Kemal Derviş'in göremediği nokta

IMF'den cukka geleceğinin dedikodusunu işiten, kulaktan duyan, haberini alan necip Türk milletinin; İMKB, Tahtakale ve dahi dolarda anında nasıl mucizeler yarattığını gören Kemal Derviş şaşırmış olacak ki, uyarmak ihtiyacını duymuş.

- IMF'den hibe değil, borç para gelecek.

‘‘Nasıl olsa geri ödeyeceğiniz paraya bu kadar sevinmeyin’’ demeye getiriyor.

Derviş, Türkiye'yi iyi tanımadığı için yanılıyor, daha doğrusu neden sevindiğimizi anlayamıyor.

* * *

Biz de biliyoruz paranın hibe olmadığını; ama engin tecrübemiz bize öğretmiştir ki, bu para borç da değil, ona benzer bir şey olan cukkadır!

Cukka, tarafımıza borç gibi verilen bir para çeşididir. Ancak, borcu geriye biz ödemeyiz. Yeni borç öder!

Bu sistemi bize ezelden beri Batılı dostlarımız öğretmiştir. Biz de hemen benimsemişizdir. Onlar cukka verir, biz sınırları vb. bekleriz.

* * *

Borcu borçla ödeme sistemine cukka denir ve cukkayı Türk milleti çok sever. Zira, riski, geri ödeme sıkıntısı, yatırım zahmeti, üretim mecburiyeti yoktur.

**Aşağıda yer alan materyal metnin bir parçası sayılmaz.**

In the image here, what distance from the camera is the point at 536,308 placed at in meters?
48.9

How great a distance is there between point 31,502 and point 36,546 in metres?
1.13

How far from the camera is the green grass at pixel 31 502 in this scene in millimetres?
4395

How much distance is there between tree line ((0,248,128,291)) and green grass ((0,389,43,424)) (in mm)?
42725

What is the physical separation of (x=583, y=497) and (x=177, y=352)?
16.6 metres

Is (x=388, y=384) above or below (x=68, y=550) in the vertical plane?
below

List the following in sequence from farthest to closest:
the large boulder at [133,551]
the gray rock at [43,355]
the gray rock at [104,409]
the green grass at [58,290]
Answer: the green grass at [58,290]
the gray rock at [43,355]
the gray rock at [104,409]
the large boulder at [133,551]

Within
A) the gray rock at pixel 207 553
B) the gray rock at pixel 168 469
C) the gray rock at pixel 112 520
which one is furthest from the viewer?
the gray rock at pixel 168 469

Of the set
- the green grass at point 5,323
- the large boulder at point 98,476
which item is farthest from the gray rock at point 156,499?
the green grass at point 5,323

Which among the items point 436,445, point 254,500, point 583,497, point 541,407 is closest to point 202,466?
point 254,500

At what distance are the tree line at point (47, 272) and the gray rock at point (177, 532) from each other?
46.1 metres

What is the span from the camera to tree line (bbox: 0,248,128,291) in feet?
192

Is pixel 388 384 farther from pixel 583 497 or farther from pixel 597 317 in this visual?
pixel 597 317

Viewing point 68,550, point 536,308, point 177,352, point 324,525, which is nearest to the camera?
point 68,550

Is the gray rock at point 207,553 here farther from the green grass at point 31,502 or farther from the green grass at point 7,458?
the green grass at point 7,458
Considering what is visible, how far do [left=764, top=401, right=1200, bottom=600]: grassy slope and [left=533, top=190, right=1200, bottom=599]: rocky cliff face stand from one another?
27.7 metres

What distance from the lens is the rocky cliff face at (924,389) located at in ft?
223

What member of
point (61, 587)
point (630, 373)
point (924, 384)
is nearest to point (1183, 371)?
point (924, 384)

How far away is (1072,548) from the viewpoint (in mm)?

Cukkayı anında ‘‘ham’’ yaparsın; ödeme zamanı gelince de daha fazla borç alarak borcunu eda eder, artan parayı da yine cukka niyetine iyi etmeye soyunursun.

* * *

Kemal Derviş
bu ince noktayı anlamamış olacak ki; ‘‘IMF muslukları açıyor’’ diye bizzat kendi demeç verince, neden zil çalıp oynadığımızı kavrayamadı.

Halbuki cukka sistemini bizzat uygulayan kendisi!

Ne diyor?

- Gelecek yıl 10 milyar dolar gelecek, ancak 5 milyar dolar da borç ödenecek.

İşte size cukkanın sistematiği.

Daha evvel ‘‘ham’’ yaptığımız 5 milyar doları bu sene mahsup edeceğimiz 10 milyar dolar borç içinden ödeyeceğiz; seneye de ilave olarak 5 milyar dolar daha ‘‘ham’’ yapacağız.

Ancak dikkatli olmak gerekir; gelecek miktarın hepsini değil, kaba hesapla ancak yarısını ‘‘ham’’ yapabileceğiz.

Olsun, varsın. Hiç yoktan iyidir!

11 Eylül olmasa idi, gelecek yıl cukka biraz zor gelirdi ama Allah Usame'den bin kere razı olsun!

2002 yılının sonunda Nostradamus'un yeni bir kehaneti gerçekleşir, yine yeni cukkalar gelir.

* * *

Kemal Derviş'in uyarılarının son bölümü ise can sıkıcı. Yapısal reform yapmak gerekiyormuş. Düşünün; hepimizin Ankara'ya içinden bize pay kapması için vekil yolladığımız devlet küçülecek; memur, hatta bakanlık sayısı azalacakmış. Hadi canım sen de!

Peki ne yapalım?

Her zaman yaptığımız gibi yapalım; reform yapacakmışız gibi yapalım!